自粛期間中の店の節約いけこみ

 今回は自粛中、時短営業で使う部屋も少ない時期に、どんな花材選びで、どんな花を活けるのか、節約も含めて紹介します。

 一日限りのイベントや、茶会など、本番に合わせた活けこみと違い、料理屋は毎日が本番で、日々、咲いたり枯れたりする花や枝や葉を、営業日はいつでも見られる状態に整えておく必要があります。

 例えばお茶会の床の間の茶花なら、ほころびかけた蕾が好まれるので、その時間に、その状態になるように調整をするけれど、店はその一輪が咲ききった後も、いいバランスにしなくてはなりません。

 しかも、そういう場合は、日々のことなので、なるべくコストも抑えたいし、長持ちさせたいし、使いまわしたい。お稽古ではいろんな花を使います。花が咲いてから散るまでがものすごく短い花、水揚げが難しくてしおれがちな花、折っても皮一枚つながっていれば大丈夫な花。そういう特性を覚えることも大切になってきます。

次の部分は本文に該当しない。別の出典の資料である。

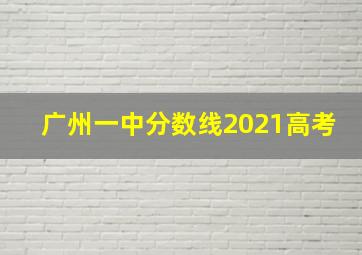 广州一中分数线2021高考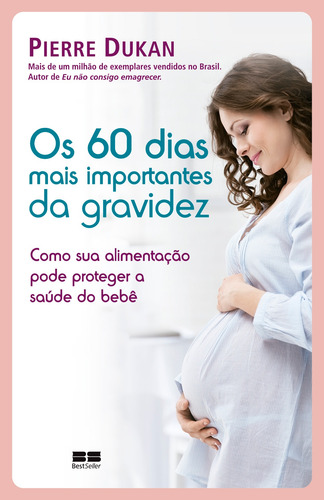 Os 60 dias mais importantes da gravidez, de Dukan, Pierre. Editorial Editora Best Seller Ltda, capa mole em português, 2018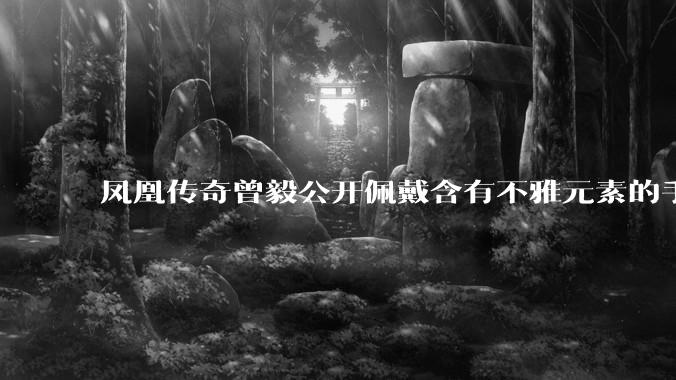 凤凰传奇曾毅公开佩戴含有不雅元素的手表，这涉嫌违法吗？如何从法律角度解读？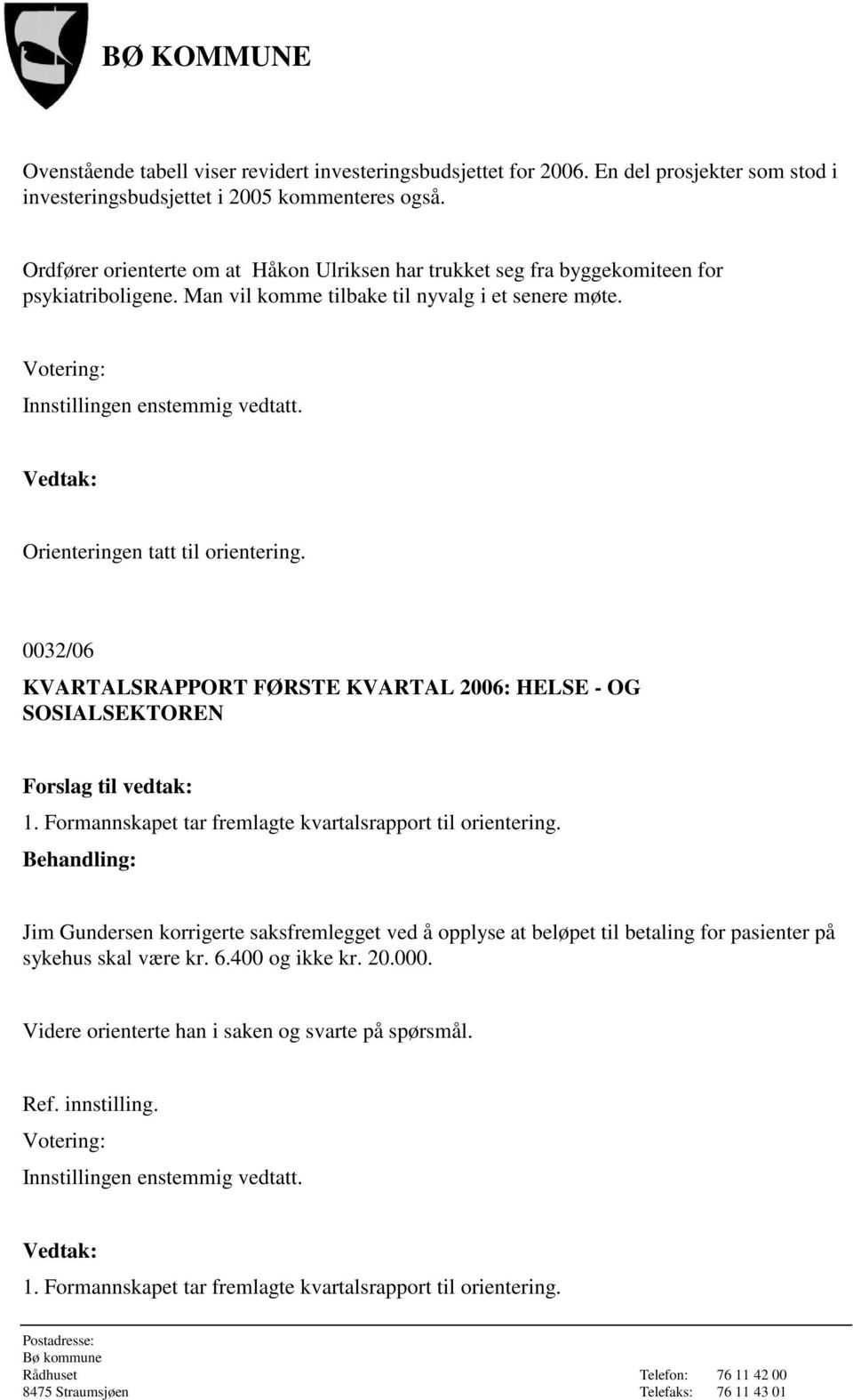 Orienteringen tatt til orientering. 0032/06 KVARTALSRAPPORT FØRSTE KVARTAL 2006: HELSE - OG SOSIALSEKTOREN 1. Formannskapet tar fremlagte kvartalsrapport til orientering.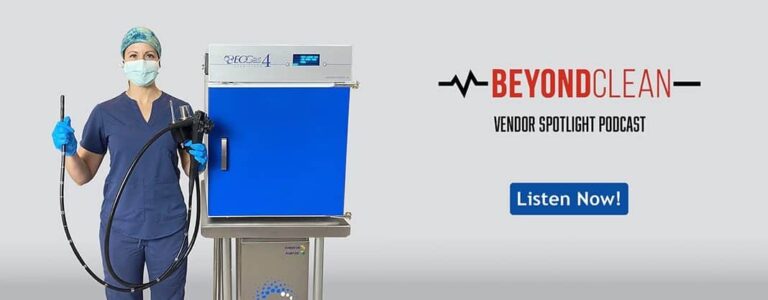 Beyond Clean Podcast: FDA’s Only 510(k) Clearance for Terminal Sterilization of Duodenoscopes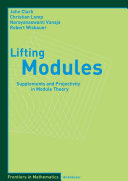 Lifting modules : supplements and projectivity in module theory /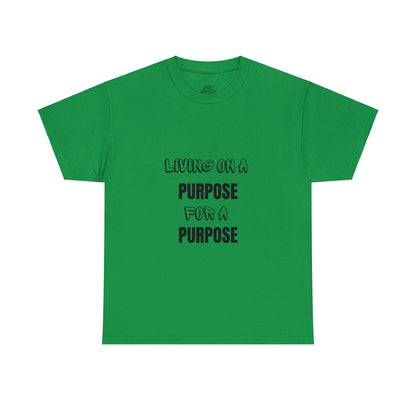 Unisex Heavy Cotton Tee - Living on purpose for a purpose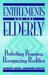 Entitlements and the Elderly : Protecting Promises, Recognizing Realities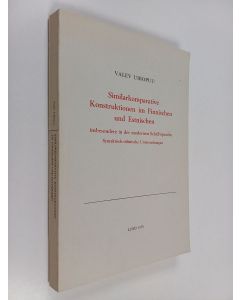 Kirjailijan Valev Uibopuu käytetty kirja Similarkomparative konstruktionen im finnischen und estnischen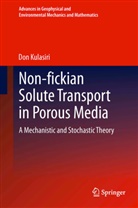 Don Kulasiri - Non-fickian Solute Transport in Porous Media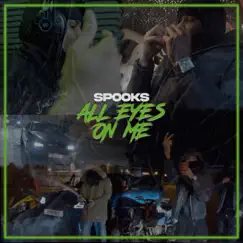 All Eyes On Me - Single by Spooks album reviews, ratings, credits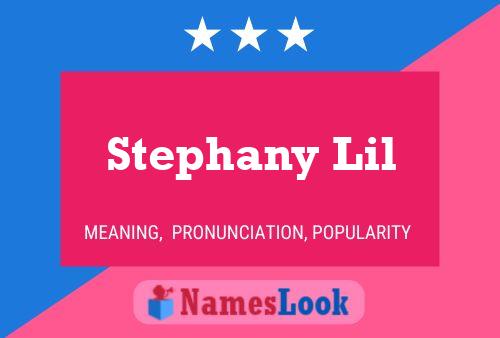 Stephany Lil Naam Poster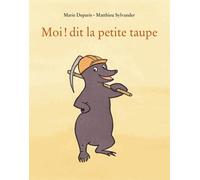 Moi ! dit la petite taupe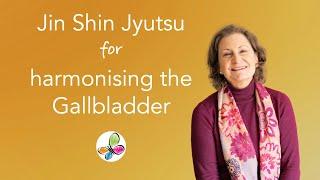 Jin Shin Jyutsu to Harmonise the Gallbladder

 さて本題。現在よし梅は、教室を開く予定の芳町亭は臨時休業中。本店も自粛営業はしていますが、お客様は本当に少ない状態です。普段なら二階の大きな個室、階段、二階のトイレ、洗面にも活けますが、そこは省略し、玄関手前の大きな甕、玄関の壺、一階の部屋や通路などに活けます。

 まず玄関の甕や壺は、お迎え花として、それなりに華やかにしなければなりません。この時期は芽吹いたばかりの葉が弱くてしおれがちな春先と違って、そこそこ安定感も出てきますが、先々週のような暑さだと、花が長持ちしにくいのです。こんなに売り上げが厳しい時期に、高い花を何回も変えられません。

そこで今回まず選んだのは、穂のような白い花をつけるリョウブという枝。この枝は、枝ぶりがいいと、柔らかく枝分かれしているので、細かく切って、籠などに入れやすく、緑の色も柔らかで明るく、華やか。ここにすくない本数でも華やかになるシャクヤク。ただ今回は、すでに咲いていて、すぐに終わりそうなものを安く買ったので、シャクヤクを取ってしまったときに寂しくないように、オオニソガラムも添えて。そしてレモンリーフ。これは一か月ぐらい長持ちするので、花屋さんにあるときは、買っておくとどこかに使えます。飽きるくらい長持ち。ボリュームも出るので助かります。

 玄関の壺にはサンキライ。薄緑の実が華やかで、暑くてすぐに咲いてしまう花の代わりも務めてくれます。そして花は長持ちする上、暑さにも強く、次つぎに咲いてくれる百合。ここはお客様が横を通過するときに3方向から見られることを意識します。今咲いている花は、玄関を入ってすぐに見える角度からは正面に咲いていて、花の脇を通るときには横の姿勢を美しく見せるのと同時に、もう一輪の蕾を見せます。この蕾が咲いたら、少しバランスを整えなくてはいけませんが、サンキライと百合、1本ずつで、一週間、ほぼ問題なく美しさを保てるし、サンキライは弱ってきたら細かくして、元気な部分だけ、小さな花入れに流用できます。

 部屋や通路は、こじんまり活けるのに適した花入れにしておきます。花材をたくさん入れないと格好がつかない花入れに少ししか入れないのは、ダメですが、そそとした花が似合う花入れにし、育てている山吹の葉や、もみじなどを利用して、なんとかしのぎます。